A comparison of optimal IDR solutions with \(\delta =0.6\) with no correlated and correlated branches

5 Conclusion

This study investigates a methodological framework to assess optimal reimbursement strategy for employer-based health insurance plans. The reimbursement strategy is measured in terms of the percentage of expenditure reimbursed by the health plan defined in actuarial literature as Indicated Deductible Relativity and in the U.S. Actuarial Value. The IDR may be different for each category of services or branch provided by HP and the optimal strategy may be found assuming as objective the minimization of the risk, measured through the variance, or maximizing the expected gain. To this aim, we propose an optimization problem similar to the one proposed and solved by (De Finetti (1940)) in the context of proportional reinsurance. Firstly, we adopt a basic actuarial regression model based on a two-part approach (Negative Binominal - Gamma model) and we compare it with a Tweedie regression model. The latter has the main advantage to analyze the distribution of the loss, representing the total expenditure per policyholder, as a whole. This distribution is particularly indicated considering the large number of zero claims we observe in the data for each group of services. The regression models allow for the calculation of the mean and variance of the expenditure r.v. for each policyholder profile considered. Then, assuming independence among policyholders, we assess the overall expected expenditure and variance for each branch. These values are considered as the inputs of the optimization problem whose aim is to identify the optimal IDR for each branch considering the absence or the presence of correlation among branches.

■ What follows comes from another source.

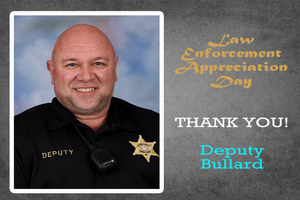 THANK YOU! Deputy Bullard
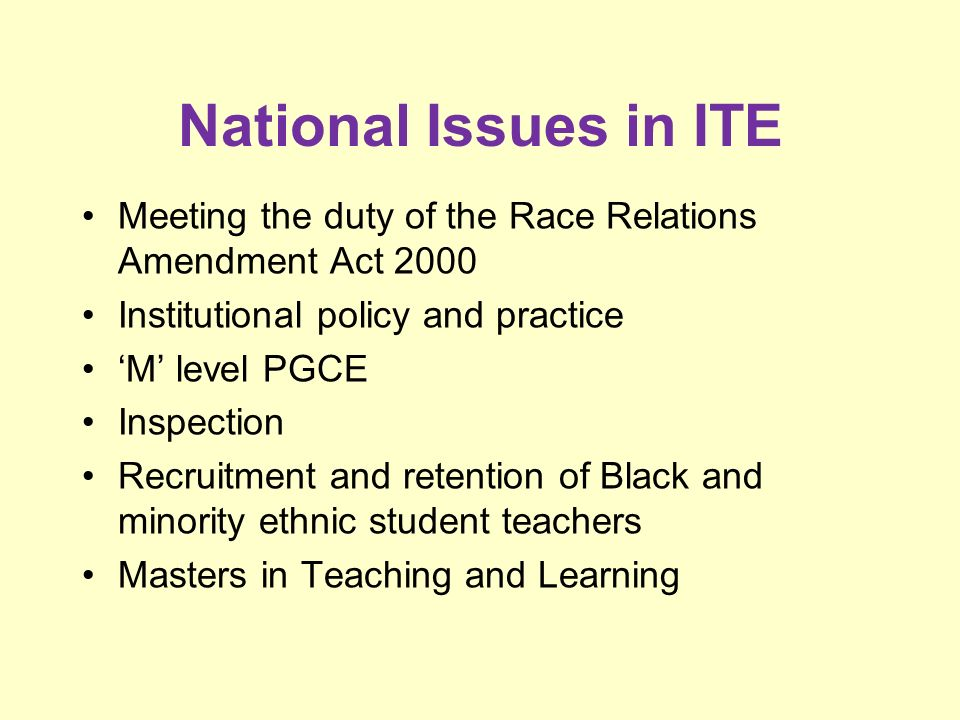 National Issues in ITE Meeting the duty of the Race Relations Amendment Act 2000 Institutional policy and practice M level PGCE Inspection Recruitment and retention of Black and minority ethnic student teachers Masters in Teaching and Learning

We calibrate our model to a real database that offers five types of services. The findings provided confirm that the advantage function, as defined by de Finetti, represents the main quantity to be controlled to define an optimal strategy. In the case of the HP, the positive correlation observed among branches represents another relevant element to be considered. As observable, in the following Fig. 3 we compare the set of optimal solutions obtained with \(\delta =0.60\).

The quantitative analysis shows that to obtain the same gain, the positive correlation cases require a greater reduction of IDR. In such cases, the IDR is reduced over \(50\%\) but this condition may be not feasible as the IDR or AV is a commonly used method by policyholders for scoring a health insurance plan.

In the US HP context, it is relevant that the IDR is not lower than 60% as stated in Obamacare (2010) to ensure that policyholder can have a proper insurance cover. This means that further researches can be addressed to use 60% as lower limit for \(\alpha \) in the optimization problem (14). Such new constraint will give a sub-optimal result but is more compliant with indications in Obamacare (2010).